Contributed by: The James Bond Movie Encyclopedia by Steven Jay Rubin

Giant henchman of drug smuggler Kananga (Yaphet Kotto) in Live and Let Die, portrayed by six-foot-six dancer/choreographer Geoffrey Holder. Holder plays the role in two distinctly different veins. At times, he is simply a conspicuous heavy of Kanaga’s alter ego Mr. Big. But in several key sequences the henchman seems to become Baron Samedi (“Samedi” is French for “Saturday”), who in the mythology of voodoo is the god of cemeteries and the chief of the legion of the dead who cannot die.

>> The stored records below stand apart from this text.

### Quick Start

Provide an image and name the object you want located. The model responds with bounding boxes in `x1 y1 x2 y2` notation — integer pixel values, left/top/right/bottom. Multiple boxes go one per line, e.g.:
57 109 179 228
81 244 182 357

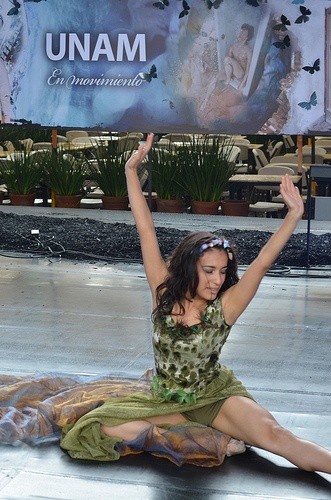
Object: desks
228 174 302 200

Holder, with his powerful laugh and lithesome dancer movements, is nearly the symbol of the entire film, and viewers never quite know whether Samedi is a mortal or supernatural figure. At Bond’s hotel on the fictional island of San Monique, he’s merely a dancing, laughing character in an elaborate floor show. In a very atmospheric moment in the hinterlands of the island, he’s a moody flute player, greeting Bond (Roger Moore) and Solitaire (Jane Seymour) and wishing them a good day. It is the mythical Samedi who officiates a sacrificial rite in which Solitaire is nearly murdered by snake-bearing worshippers, but in the climactic fight to save her, Bond finds Samedi a very mortal opponent, defeating him by throwing him into a coffin full of snakes. But then, appropriately enough, the last character we see in the film is an uninjured, laughing Samedi riding on the front of Bond’s homeward-bound train.

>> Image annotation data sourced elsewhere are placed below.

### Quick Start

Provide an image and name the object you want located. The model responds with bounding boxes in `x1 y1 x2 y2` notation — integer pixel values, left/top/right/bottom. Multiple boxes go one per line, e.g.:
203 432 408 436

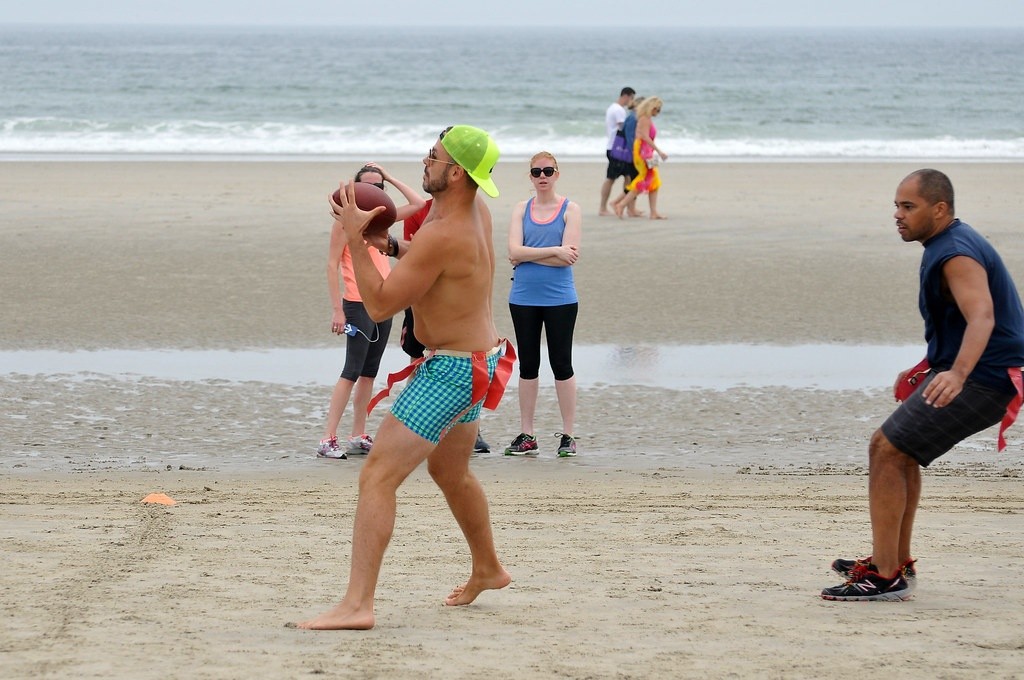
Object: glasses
656 107 661 113
373 183 384 190
531 167 558 178
428 149 460 167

In fact, the appearance of Holder in the film’s last scene was a late addition to the film. The filmmakers felt strongly that they risked alienating black Bond fans if they killed off practically all the black villains, so they added the final turn—little does 007 know who is sitting on the front of the train, warning us that the supernatural cannot be dismissed so lightly.